## What you have to do
Would you filter the listing below so that only lines with the word "path" remain?

## Material for this exercise
BEGIN
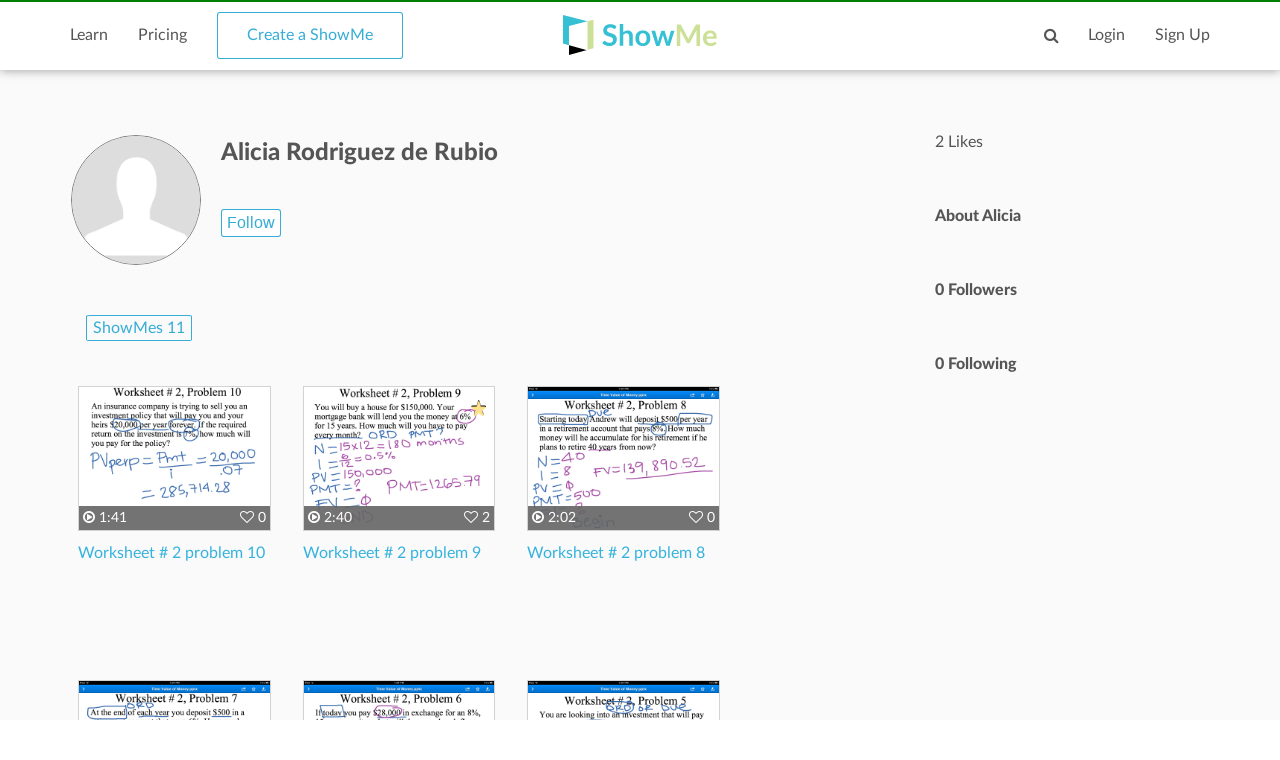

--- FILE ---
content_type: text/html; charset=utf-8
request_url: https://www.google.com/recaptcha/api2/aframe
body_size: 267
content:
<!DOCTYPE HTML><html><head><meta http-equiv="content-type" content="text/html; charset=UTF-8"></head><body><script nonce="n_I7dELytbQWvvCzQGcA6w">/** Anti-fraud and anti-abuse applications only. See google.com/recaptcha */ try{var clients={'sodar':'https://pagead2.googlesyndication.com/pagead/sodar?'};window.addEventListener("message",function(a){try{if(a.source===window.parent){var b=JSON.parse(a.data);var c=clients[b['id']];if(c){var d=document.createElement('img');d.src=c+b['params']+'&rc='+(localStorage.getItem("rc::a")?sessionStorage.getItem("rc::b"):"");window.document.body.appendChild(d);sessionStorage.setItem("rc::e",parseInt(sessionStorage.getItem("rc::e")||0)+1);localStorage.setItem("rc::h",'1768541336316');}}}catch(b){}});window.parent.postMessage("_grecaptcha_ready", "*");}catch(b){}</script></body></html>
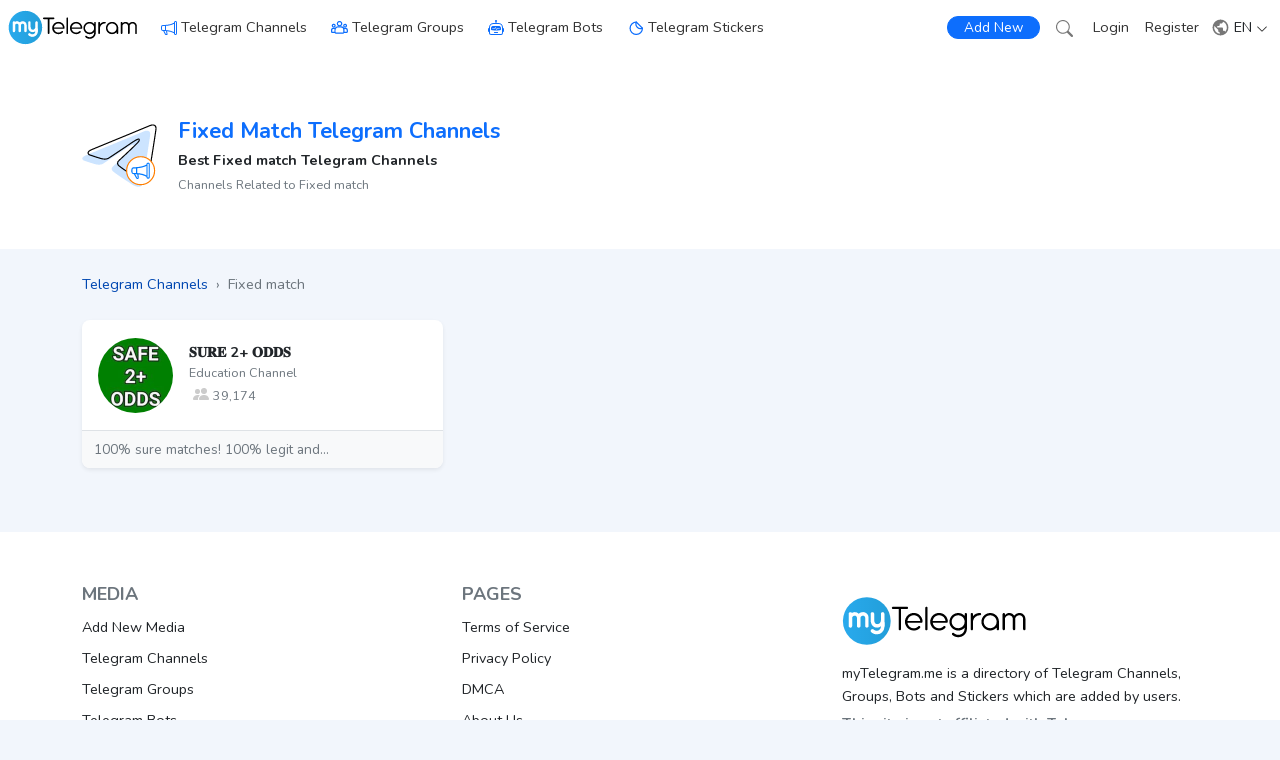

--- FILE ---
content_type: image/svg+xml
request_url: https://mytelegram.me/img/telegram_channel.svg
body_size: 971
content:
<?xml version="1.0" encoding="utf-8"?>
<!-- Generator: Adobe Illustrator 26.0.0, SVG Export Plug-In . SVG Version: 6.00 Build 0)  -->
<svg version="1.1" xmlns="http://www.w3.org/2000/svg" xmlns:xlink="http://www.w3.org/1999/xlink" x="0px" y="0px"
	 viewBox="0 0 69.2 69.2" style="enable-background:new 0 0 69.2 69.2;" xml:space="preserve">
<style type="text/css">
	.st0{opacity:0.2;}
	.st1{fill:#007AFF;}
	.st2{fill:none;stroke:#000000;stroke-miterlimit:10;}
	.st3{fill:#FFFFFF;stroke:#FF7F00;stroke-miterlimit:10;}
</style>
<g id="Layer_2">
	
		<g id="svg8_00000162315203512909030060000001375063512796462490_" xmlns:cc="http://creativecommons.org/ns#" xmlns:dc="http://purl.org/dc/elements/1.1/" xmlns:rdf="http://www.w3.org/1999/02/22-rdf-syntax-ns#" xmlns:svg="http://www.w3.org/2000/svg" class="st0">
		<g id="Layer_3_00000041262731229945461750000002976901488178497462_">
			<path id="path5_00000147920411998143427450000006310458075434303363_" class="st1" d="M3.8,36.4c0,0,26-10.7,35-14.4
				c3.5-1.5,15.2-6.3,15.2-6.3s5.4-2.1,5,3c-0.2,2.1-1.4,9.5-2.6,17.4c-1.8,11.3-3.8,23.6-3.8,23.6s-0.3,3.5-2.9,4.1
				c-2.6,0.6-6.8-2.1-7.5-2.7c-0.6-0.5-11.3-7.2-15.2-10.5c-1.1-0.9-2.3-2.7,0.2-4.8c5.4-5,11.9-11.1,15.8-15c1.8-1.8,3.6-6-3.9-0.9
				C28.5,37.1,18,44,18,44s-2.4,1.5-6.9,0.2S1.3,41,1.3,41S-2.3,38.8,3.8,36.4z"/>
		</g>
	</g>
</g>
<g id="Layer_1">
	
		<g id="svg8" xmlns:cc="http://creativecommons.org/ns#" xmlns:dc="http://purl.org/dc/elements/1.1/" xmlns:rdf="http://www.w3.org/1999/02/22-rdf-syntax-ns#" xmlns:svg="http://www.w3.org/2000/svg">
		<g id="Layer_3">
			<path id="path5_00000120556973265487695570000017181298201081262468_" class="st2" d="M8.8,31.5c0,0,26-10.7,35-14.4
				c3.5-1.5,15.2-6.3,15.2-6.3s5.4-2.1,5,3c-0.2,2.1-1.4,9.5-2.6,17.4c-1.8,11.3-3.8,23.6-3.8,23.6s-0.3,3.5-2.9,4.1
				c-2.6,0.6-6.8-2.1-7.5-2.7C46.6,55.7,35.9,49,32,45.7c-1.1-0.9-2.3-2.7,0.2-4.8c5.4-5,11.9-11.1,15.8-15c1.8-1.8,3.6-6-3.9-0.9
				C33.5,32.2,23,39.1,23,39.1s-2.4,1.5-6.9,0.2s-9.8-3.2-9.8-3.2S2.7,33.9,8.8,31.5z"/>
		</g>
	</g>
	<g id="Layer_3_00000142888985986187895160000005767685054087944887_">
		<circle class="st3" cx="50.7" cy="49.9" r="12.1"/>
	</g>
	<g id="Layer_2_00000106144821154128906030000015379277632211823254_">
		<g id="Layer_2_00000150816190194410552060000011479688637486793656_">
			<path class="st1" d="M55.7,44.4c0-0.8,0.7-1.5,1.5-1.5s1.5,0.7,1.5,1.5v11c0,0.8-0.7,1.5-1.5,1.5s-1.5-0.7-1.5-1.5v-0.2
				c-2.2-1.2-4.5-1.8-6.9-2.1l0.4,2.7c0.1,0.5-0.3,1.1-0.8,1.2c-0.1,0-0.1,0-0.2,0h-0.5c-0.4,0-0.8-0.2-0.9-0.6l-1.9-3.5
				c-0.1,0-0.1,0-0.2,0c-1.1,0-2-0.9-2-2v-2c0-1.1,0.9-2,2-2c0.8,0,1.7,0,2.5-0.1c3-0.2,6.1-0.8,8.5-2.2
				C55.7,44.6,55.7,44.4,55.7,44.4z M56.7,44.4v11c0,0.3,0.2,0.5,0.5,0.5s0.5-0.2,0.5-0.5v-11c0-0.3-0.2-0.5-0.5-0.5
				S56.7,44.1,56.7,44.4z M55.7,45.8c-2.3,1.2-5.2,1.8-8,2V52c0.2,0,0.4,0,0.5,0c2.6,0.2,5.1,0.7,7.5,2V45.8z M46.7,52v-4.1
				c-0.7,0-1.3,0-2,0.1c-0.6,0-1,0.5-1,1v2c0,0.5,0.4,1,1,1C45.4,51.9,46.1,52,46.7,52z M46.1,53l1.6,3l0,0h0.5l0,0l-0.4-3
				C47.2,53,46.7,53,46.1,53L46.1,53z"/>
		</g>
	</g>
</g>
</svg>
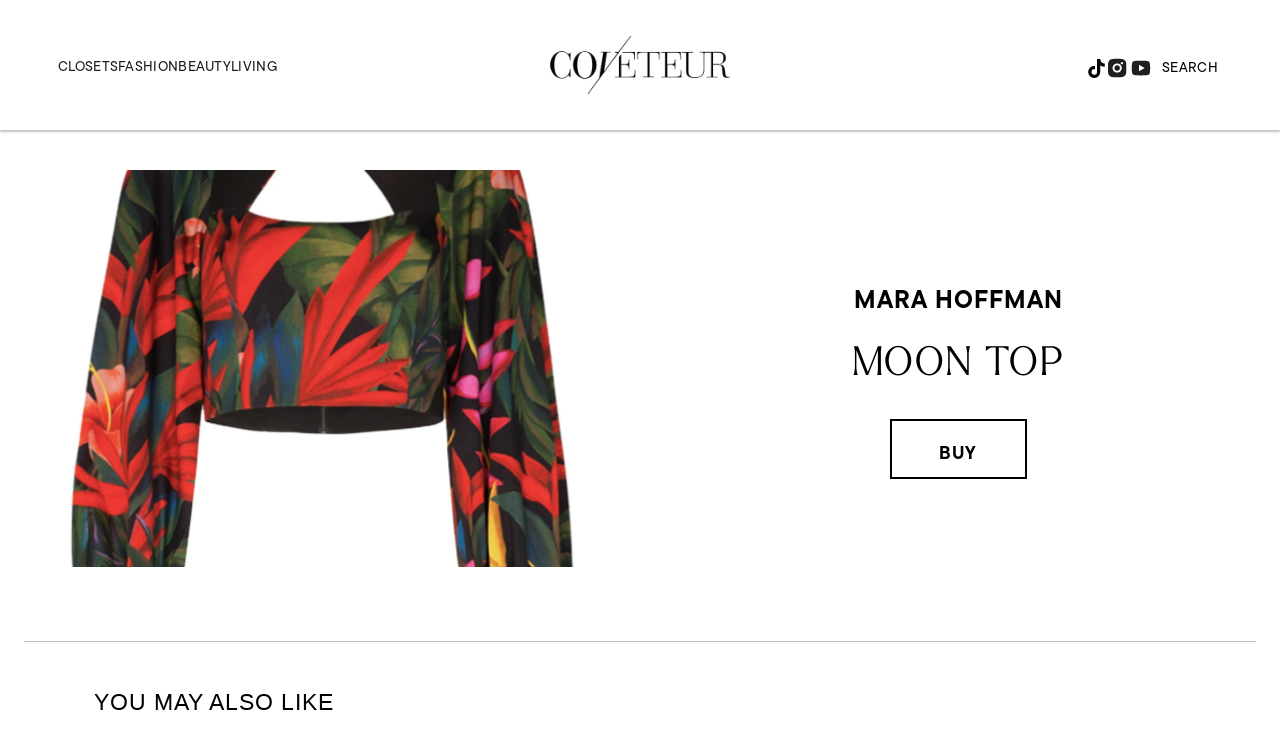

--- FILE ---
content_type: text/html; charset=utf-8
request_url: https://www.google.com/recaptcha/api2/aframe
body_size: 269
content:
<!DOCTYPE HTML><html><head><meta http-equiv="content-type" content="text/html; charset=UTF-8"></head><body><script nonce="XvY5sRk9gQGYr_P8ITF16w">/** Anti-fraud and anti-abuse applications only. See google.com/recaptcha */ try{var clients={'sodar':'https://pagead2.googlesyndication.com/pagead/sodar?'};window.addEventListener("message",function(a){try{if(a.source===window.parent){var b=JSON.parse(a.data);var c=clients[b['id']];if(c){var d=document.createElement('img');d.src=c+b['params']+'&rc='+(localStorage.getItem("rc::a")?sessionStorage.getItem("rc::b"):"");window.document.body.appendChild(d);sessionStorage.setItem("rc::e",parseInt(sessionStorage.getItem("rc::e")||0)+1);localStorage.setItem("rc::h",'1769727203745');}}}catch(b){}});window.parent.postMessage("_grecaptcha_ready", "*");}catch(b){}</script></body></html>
END
## Solved exercise
			<path id="path5_00000147920411998143427450000006310458075434303363_" class="st1" d="M3.8,36.4c0,0,26-10.7,35-14.4
			<path id="path5_00000120556973265487695570000017181298201081262468_" class="st2" d="M8.8,31.5c0,0,26-10.7,35-14.4
			<path class="st1" d="M55.7,44.4c0-0.8,0.7-1.5,1.5-1.5s1.5,0.7,1.5,1.5v11c0,0.8-0.7,1.5-1.5,1.5s-1.5-0.7-1.5-1.5v-0.2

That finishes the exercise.